- **Extracted entries**:

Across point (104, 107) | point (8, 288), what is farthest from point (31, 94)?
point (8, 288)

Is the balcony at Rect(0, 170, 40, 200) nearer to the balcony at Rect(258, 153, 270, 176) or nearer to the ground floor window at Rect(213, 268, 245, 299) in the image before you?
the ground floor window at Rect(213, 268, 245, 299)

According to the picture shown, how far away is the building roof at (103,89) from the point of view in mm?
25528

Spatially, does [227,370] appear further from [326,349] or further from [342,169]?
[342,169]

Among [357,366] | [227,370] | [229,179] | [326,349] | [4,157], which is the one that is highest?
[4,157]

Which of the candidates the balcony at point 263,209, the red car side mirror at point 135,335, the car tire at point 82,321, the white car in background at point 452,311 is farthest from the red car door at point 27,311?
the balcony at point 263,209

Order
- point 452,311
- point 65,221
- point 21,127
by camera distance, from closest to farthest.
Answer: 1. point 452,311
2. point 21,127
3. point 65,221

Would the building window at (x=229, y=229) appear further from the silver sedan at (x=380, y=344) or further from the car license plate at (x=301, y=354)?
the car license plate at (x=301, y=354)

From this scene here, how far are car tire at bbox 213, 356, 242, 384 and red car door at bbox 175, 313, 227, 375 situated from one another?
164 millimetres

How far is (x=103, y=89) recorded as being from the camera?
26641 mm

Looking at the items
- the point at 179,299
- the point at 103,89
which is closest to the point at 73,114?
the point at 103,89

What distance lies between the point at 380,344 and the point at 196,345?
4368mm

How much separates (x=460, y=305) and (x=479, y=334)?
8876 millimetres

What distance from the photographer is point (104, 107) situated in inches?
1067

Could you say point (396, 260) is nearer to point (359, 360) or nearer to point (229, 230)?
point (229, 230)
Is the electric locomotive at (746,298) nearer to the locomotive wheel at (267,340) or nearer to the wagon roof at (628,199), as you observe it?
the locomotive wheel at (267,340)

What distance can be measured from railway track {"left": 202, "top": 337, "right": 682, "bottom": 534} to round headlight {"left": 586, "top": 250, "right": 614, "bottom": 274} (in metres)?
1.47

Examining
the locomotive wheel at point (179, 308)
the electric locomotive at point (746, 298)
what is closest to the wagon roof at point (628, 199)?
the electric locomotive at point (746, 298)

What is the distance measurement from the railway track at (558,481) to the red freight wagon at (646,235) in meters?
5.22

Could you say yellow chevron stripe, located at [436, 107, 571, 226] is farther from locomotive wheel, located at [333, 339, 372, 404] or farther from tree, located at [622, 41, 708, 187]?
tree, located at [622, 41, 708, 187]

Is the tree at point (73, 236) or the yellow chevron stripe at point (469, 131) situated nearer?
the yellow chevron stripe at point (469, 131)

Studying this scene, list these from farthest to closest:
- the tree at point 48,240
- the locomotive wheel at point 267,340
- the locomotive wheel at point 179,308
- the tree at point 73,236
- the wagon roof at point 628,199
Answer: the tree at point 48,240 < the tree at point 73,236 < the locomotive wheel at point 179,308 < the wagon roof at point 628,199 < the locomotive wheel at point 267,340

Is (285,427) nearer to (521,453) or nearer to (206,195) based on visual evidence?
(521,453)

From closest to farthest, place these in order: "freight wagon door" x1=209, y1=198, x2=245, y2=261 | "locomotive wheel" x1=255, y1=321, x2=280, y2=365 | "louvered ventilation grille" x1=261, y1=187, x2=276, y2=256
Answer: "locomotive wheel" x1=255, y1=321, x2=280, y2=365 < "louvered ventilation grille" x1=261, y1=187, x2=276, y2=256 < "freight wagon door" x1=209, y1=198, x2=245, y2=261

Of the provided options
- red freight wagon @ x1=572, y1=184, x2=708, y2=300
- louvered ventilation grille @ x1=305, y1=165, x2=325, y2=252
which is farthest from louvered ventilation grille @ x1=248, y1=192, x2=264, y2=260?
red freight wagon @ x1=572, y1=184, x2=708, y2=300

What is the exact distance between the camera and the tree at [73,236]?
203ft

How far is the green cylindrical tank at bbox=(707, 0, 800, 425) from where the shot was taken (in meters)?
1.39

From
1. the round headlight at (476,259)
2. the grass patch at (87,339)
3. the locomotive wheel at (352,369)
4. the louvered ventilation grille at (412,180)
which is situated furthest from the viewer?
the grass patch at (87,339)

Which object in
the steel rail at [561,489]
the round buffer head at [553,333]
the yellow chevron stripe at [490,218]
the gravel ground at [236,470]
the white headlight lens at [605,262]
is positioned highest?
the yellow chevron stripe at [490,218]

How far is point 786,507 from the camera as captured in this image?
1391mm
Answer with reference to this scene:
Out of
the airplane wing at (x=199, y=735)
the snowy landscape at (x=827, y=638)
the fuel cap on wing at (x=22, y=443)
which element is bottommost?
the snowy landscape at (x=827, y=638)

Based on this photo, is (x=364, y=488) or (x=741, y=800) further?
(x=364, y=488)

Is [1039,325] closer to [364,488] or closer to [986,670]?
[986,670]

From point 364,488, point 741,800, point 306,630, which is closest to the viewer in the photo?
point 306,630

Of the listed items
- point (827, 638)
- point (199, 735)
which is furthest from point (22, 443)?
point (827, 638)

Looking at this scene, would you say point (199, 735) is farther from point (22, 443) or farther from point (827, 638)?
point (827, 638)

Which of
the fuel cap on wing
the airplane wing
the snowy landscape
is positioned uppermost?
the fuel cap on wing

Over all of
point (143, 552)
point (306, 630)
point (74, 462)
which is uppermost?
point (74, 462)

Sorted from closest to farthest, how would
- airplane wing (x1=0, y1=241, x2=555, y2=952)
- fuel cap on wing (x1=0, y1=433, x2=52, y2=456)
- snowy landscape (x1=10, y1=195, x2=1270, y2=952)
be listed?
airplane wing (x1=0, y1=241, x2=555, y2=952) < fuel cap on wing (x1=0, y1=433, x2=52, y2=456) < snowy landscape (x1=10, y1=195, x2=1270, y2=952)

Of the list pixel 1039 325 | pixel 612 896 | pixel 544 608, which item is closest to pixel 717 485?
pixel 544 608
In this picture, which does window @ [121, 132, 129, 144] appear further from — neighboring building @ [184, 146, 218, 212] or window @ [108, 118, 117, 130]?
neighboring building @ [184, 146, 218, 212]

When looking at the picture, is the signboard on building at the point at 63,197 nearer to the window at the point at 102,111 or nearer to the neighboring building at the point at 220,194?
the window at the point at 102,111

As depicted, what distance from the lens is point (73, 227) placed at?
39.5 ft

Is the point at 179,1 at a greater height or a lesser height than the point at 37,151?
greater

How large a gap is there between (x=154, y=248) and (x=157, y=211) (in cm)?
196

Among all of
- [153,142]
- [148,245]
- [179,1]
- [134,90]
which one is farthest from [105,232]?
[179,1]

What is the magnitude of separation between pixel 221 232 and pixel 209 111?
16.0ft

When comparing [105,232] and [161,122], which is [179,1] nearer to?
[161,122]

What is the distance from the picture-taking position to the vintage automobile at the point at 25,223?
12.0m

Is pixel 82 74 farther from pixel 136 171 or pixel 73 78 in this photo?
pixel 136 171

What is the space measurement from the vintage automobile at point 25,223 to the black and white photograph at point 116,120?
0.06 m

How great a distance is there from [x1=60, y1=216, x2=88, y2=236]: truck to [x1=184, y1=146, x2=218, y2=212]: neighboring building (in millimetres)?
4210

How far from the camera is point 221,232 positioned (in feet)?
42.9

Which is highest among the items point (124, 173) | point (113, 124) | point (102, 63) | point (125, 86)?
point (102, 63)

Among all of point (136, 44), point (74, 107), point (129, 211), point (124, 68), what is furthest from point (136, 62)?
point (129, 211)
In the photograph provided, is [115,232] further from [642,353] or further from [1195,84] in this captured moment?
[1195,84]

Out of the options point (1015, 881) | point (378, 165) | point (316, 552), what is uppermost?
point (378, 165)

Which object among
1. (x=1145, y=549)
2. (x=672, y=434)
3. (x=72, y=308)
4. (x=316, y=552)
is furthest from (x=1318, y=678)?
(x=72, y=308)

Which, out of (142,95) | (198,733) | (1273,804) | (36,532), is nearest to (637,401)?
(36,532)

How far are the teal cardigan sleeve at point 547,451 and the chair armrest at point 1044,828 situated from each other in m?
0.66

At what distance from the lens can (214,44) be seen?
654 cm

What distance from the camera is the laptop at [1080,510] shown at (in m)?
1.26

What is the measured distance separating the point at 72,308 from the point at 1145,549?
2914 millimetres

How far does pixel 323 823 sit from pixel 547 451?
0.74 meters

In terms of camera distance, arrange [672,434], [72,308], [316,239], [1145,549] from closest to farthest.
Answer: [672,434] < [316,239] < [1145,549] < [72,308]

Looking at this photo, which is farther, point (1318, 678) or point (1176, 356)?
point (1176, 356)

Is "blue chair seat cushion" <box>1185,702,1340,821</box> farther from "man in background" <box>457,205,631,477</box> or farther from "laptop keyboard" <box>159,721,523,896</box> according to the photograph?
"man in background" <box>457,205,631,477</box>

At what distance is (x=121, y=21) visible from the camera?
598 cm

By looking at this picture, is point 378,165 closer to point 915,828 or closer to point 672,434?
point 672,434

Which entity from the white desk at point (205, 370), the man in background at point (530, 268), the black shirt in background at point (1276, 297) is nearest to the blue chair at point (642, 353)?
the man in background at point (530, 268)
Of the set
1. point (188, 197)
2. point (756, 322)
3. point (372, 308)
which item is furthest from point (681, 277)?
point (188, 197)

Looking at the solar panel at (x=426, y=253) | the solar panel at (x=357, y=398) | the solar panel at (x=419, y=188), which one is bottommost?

- **Task goal**:
Convert the rows above, from the line with "Which entity from" through the last line, into a JSON list of strings with one string per line and no blank lines.

- **Result**:
[
  "Which entity from the white desk at point (205, 370), the man in background at point (530, 268), the black shirt in background at point (1276, 297) is nearest to the blue chair at point (642, 353)?",
  "the man in background at point (530, 268)",
  "Of the set",
  "1. point (188, 197)",
  "2. point (756, 322)",
  "3. point (372, 308)",
  "which item is furthest from point (681, 277)?",
  "point (188, 197)",
  "Looking at the solar panel at (x=426, y=253) | the solar panel at (x=357, y=398) | the solar panel at (x=419, y=188), which one is bottommost?"
]